**Required task**
Pull out every line in the items below that contains the string "tree", and copy each of those lines in full.

Source items
>> Start
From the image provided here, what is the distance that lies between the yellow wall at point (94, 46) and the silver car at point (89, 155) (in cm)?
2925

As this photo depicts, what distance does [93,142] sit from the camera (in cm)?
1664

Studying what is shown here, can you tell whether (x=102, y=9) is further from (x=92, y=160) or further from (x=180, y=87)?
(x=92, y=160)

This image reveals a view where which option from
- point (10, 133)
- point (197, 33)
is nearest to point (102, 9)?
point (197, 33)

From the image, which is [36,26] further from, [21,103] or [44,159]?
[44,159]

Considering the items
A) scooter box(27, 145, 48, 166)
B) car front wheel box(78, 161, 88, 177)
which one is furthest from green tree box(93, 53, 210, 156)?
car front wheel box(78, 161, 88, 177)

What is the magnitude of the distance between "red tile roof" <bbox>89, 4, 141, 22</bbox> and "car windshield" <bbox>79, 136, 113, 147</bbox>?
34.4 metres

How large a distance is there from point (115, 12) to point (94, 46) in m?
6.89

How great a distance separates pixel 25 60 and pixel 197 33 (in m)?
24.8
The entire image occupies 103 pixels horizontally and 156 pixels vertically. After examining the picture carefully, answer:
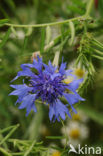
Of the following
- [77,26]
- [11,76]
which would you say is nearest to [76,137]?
[11,76]

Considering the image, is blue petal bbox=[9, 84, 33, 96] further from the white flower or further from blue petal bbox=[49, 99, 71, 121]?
the white flower

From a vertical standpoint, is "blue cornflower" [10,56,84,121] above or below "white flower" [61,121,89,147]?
above

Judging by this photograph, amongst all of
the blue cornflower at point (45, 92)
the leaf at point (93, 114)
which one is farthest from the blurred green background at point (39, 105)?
the blue cornflower at point (45, 92)

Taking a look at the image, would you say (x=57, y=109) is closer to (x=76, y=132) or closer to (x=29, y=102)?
(x=29, y=102)

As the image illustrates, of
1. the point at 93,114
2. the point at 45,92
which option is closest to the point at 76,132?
the point at 93,114

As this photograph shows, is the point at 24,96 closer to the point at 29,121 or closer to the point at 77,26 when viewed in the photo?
the point at 77,26

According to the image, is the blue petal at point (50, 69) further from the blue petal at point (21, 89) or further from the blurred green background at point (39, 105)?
the blurred green background at point (39, 105)

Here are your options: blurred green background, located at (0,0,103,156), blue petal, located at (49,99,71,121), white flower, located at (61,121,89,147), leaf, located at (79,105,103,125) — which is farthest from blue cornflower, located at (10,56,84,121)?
white flower, located at (61,121,89,147)

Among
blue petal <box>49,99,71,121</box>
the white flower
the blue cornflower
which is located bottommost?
the white flower

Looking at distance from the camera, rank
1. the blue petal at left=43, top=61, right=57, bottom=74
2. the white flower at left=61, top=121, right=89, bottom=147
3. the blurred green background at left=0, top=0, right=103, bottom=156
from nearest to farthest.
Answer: the blue petal at left=43, top=61, right=57, bottom=74
the blurred green background at left=0, top=0, right=103, bottom=156
the white flower at left=61, top=121, right=89, bottom=147
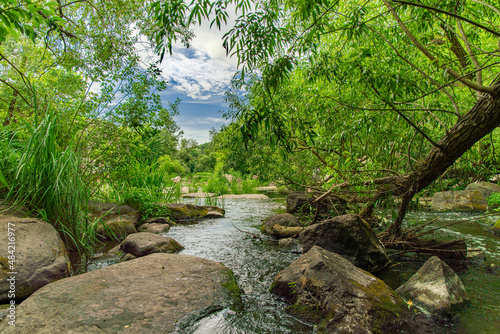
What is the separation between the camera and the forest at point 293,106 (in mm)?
2600

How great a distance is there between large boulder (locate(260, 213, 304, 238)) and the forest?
1.16m

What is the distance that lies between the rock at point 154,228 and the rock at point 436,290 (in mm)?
5145

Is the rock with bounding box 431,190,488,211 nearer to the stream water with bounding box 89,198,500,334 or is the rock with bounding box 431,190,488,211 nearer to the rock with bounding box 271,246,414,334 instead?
the stream water with bounding box 89,198,500,334

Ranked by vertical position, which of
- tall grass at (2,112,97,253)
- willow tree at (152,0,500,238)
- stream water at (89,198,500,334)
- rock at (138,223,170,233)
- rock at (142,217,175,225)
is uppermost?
willow tree at (152,0,500,238)

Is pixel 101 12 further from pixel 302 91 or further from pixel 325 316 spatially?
pixel 325 316

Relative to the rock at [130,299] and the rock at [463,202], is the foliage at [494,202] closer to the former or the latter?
the rock at [463,202]

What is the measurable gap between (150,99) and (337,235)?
476cm

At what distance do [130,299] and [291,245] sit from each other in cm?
315

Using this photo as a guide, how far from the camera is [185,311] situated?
2346 millimetres

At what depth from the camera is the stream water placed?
2328 mm

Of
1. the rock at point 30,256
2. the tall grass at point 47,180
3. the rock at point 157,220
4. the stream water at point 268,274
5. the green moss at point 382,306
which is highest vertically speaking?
the tall grass at point 47,180

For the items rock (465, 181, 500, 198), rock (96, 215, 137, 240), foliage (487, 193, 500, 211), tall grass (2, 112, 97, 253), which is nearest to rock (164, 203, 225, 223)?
rock (96, 215, 137, 240)

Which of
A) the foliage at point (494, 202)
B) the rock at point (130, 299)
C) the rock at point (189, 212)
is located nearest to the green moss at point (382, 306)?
the rock at point (130, 299)

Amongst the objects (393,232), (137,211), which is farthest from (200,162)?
(393,232)
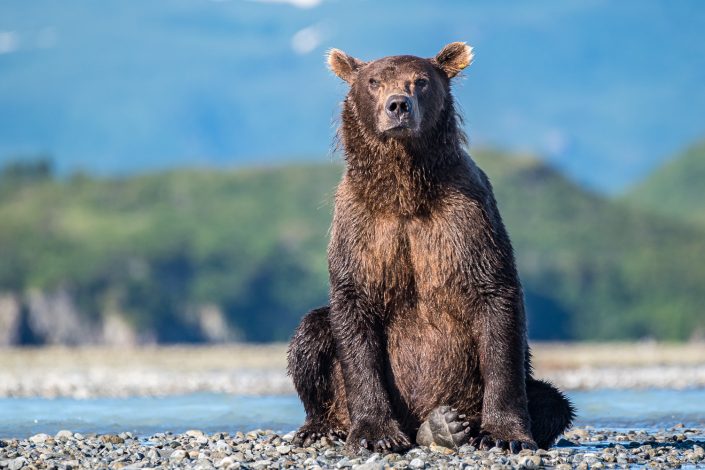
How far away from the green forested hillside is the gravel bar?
45.7 m

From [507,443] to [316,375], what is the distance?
5.34 feet

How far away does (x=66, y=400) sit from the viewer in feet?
66.1

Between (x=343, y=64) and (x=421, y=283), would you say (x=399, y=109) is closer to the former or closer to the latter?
(x=343, y=64)

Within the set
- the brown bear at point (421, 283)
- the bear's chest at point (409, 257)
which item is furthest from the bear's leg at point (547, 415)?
the bear's chest at point (409, 257)

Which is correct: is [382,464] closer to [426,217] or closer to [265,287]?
[426,217]

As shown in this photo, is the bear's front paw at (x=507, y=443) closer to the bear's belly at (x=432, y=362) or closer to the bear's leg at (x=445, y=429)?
the bear's leg at (x=445, y=429)

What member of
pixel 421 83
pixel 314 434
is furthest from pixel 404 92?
pixel 314 434

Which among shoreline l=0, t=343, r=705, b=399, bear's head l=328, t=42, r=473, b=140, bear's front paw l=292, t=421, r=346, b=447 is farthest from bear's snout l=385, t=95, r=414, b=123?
shoreline l=0, t=343, r=705, b=399

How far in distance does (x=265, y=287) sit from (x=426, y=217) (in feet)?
178

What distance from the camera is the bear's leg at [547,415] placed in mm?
11523

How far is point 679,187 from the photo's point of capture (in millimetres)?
90750

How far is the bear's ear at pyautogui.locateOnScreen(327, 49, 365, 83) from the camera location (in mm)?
11820

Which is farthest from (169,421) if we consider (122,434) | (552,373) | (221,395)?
(552,373)

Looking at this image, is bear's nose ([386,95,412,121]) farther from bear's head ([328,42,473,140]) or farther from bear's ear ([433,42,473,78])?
bear's ear ([433,42,473,78])
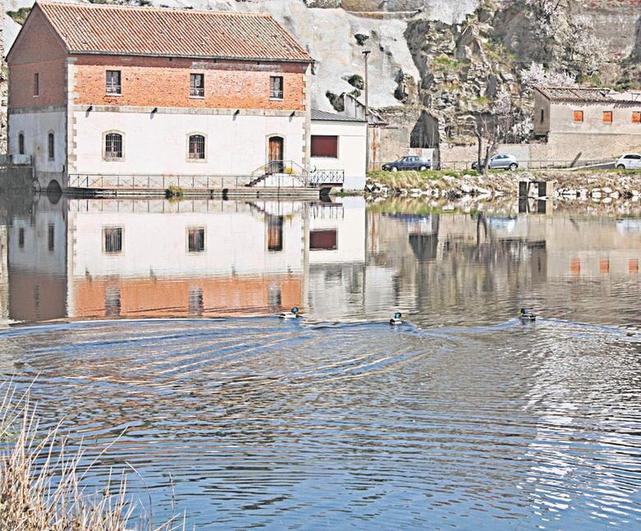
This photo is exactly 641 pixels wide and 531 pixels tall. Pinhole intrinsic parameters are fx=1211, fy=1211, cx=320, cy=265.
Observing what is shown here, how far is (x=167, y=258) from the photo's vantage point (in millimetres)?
24953

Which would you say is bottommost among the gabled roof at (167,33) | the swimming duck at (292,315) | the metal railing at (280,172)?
the swimming duck at (292,315)

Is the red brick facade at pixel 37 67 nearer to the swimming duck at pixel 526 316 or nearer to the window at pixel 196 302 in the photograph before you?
the window at pixel 196 302

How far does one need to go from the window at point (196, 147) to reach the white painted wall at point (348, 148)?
248 inches

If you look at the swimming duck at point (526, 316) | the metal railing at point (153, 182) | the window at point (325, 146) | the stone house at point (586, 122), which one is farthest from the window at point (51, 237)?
the stone house at point (586, 122)

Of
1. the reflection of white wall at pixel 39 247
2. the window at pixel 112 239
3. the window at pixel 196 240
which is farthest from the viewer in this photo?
the window at pixel 196 240

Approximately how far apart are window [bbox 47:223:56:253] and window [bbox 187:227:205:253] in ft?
9.96

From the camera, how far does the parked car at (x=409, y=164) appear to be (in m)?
64.2

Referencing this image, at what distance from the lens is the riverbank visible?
195ft

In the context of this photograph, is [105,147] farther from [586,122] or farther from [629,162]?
[586,122]

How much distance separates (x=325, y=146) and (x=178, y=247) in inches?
1195

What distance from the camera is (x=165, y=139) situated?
171 feet

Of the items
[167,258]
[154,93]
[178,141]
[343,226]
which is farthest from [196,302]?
[154,93]

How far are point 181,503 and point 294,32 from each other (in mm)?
68353

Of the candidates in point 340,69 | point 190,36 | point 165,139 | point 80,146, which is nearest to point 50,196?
point 80,146
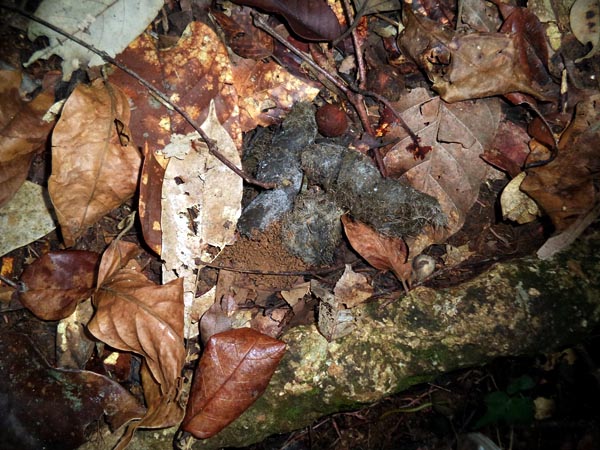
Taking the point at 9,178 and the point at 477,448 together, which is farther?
the point at 477,448

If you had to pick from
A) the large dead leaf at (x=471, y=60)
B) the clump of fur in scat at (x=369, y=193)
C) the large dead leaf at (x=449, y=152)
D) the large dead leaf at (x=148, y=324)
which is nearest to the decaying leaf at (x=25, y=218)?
the large dead leaf at (x=148, y=324)

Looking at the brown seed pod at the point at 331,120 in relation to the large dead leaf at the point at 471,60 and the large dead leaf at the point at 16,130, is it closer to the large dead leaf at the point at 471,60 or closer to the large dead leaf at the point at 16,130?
the large dead leaf at the point at 471,60

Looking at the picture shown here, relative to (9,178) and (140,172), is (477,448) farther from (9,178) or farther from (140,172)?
(9,178)

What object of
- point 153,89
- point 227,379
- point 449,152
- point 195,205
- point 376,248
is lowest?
point 227,379

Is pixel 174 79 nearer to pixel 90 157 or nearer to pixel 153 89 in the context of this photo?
pixel 153 89

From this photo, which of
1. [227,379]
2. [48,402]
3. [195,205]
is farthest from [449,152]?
[48,402]

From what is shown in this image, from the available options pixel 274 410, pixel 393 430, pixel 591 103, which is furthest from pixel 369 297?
pixel 591 103
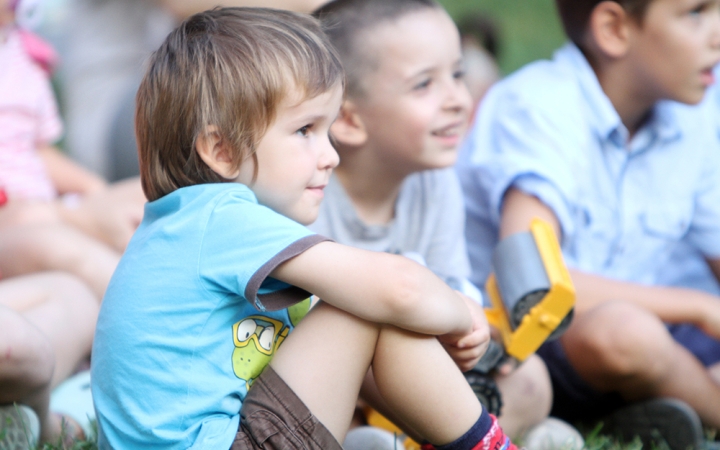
>> End
**The result**
which one is furthest from green tree box(93, 53, 210, 156)?
- willow tree at (152,0,500,238)
willow tree at (152,0,500,238)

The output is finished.